• Texto seleccionado:
A lo largo del siglo XX, en una sociedad internacional que había atravesado dos guerras mundiales, la noción tradicional de soberanía no resistió el peso de la nueva realidad. La interdependencia económica, la creación de las Naciones Unidas, la adopción de la Declaración Universal de los Derechos Humanos y los procesos de descolonización se convirtieron en grietas sobre el escudo soberano que había portado durante siglos el Estado. Surgió así la idea de una soberanía condicionada por el derecho internacional y por la creciente interdependencia entre Estados.

La Unión Europea llevó ese proceso aún más lejos cuando sus Estados miembros aceptaron ceder competencias soberanas a instituciones supranacionales. La soberanía ya no era un escudo, sino una red de derechos y obligaciones internacionales, y los Estados podían disponer de segmentos de su poder soberano entregándolos a organizaciones internacionales.

En nuestro tiempo, la idea de soberanía relacional también comienza a soportar tensiones impuestas por un mundo en cambio. El territorio nacional, espacio de ejercicio interno de la soberanía, se va erosionando como centro de las relaciones internacionales. No es que el territorio haya dejado (por ahora) de ser importante: las cosas pasan en “algún lugar físico” y sus consecuencias, por lo general, impactan en espacios territoriales más o menos definidos, pero al espacio territorial hay que sumarle hoy el ciberespacio, por definición, no territorial.

• Lo que harás:
**1)** Según el texto sobre la soberanía, ¿por qué la noción tradicional de soberanía dejó de sostenerse durante el siglo XX? Contesta en una a tres oraciones.
**2)** Contesta a partir del texto sobre la soberanía:
(a) ¿Qué aceptaron ceder los Estados miembros de la Unión Europea, y a quién?
(b) ¿Qué dos elementos mencionados como grietas sobre el escudo soberano aparecen junto a la interdependencia económica y la descolonización?
(c) ¿Qué espacio hay que sumarle hoy al espacio territorial?

• Datos proporcionados:
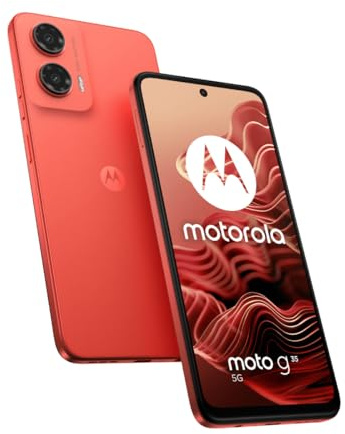 Motorola Moto G35 5G 8GB/256GB Rojo (Guava Red) Dual SIM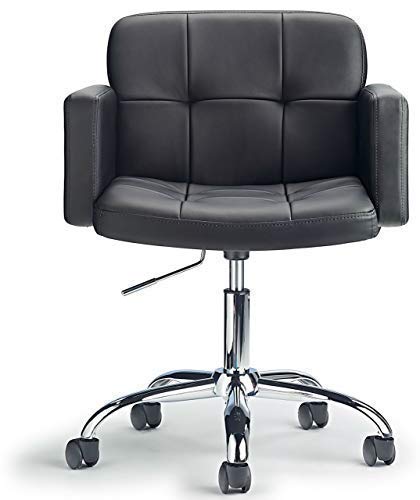 Captains Desk Chair (Black)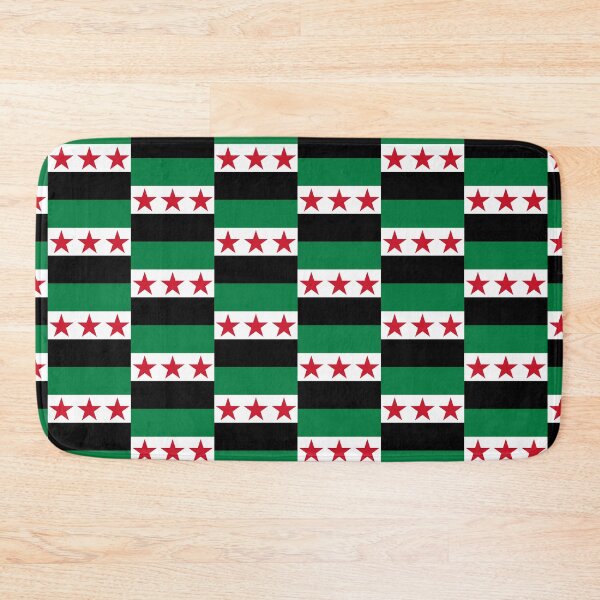 Item preview, Syria National Flag Bold Design designed and sold by NTGUILTY.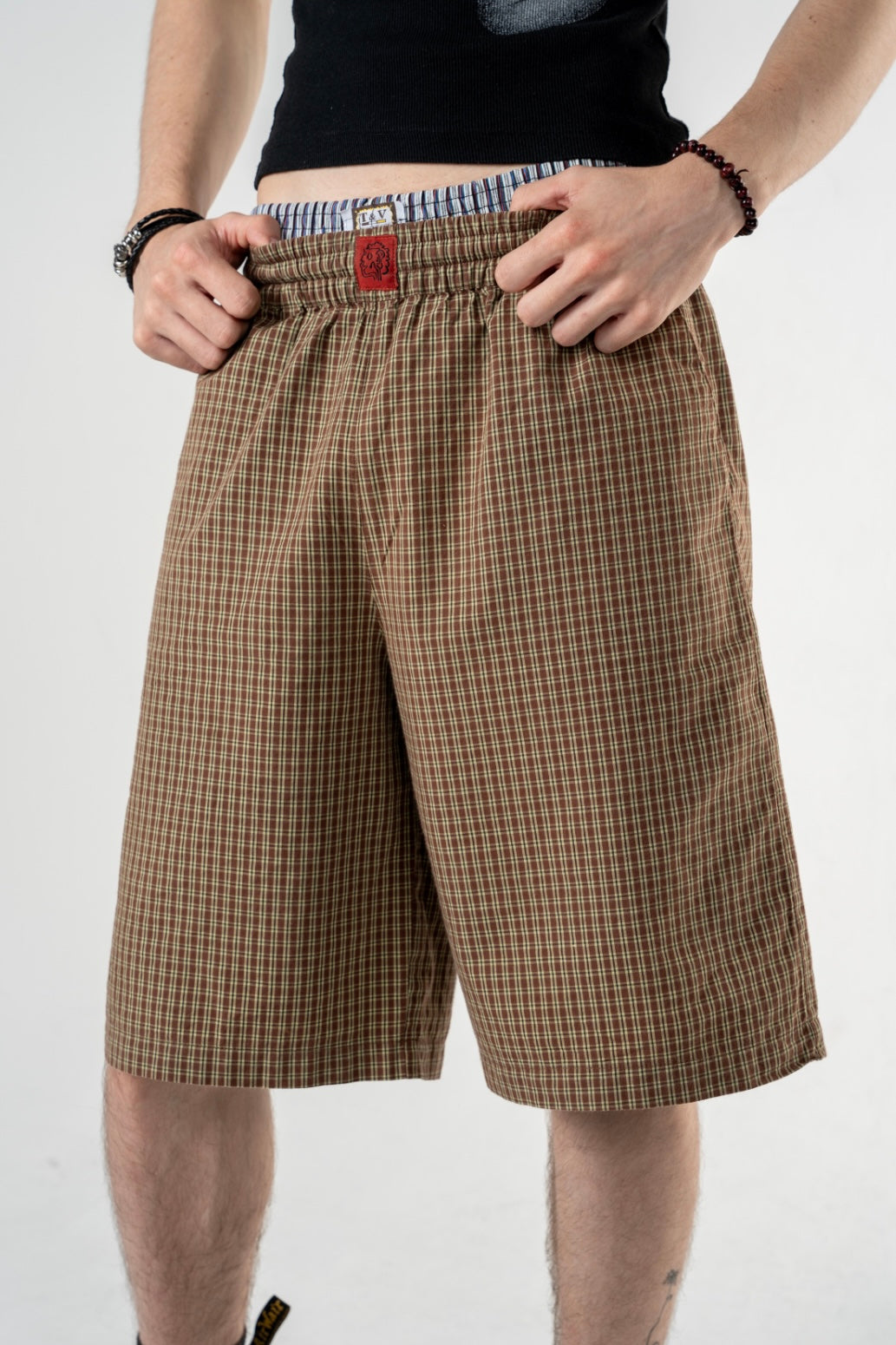 Plaid shorts (Autumn)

• Resultados de tareas:
**1)** No resistió el peso de la nueva realidad de una sociedad internacional que había atravesado dos guerras mundiales. La interdependencia económica, la creación de las Naciones Unidas, la adopción de la Declaración Universal de los Derechos Humanos y los procesos de descolonización abrieron grietas en el escudo soberano del Estado. Así surgió la idea de una soberanía condicionada por el derecho internacional y por la interdependencia entre Estados.

**2)**
(a) Competencias soberanas, a instituciones supranacionales.
(b) La creación de las Naciones Unidas y la adopción de la Declaración Universal de los Derechos Humanos.
(c) El ciberespacio, que por definición no es territorial.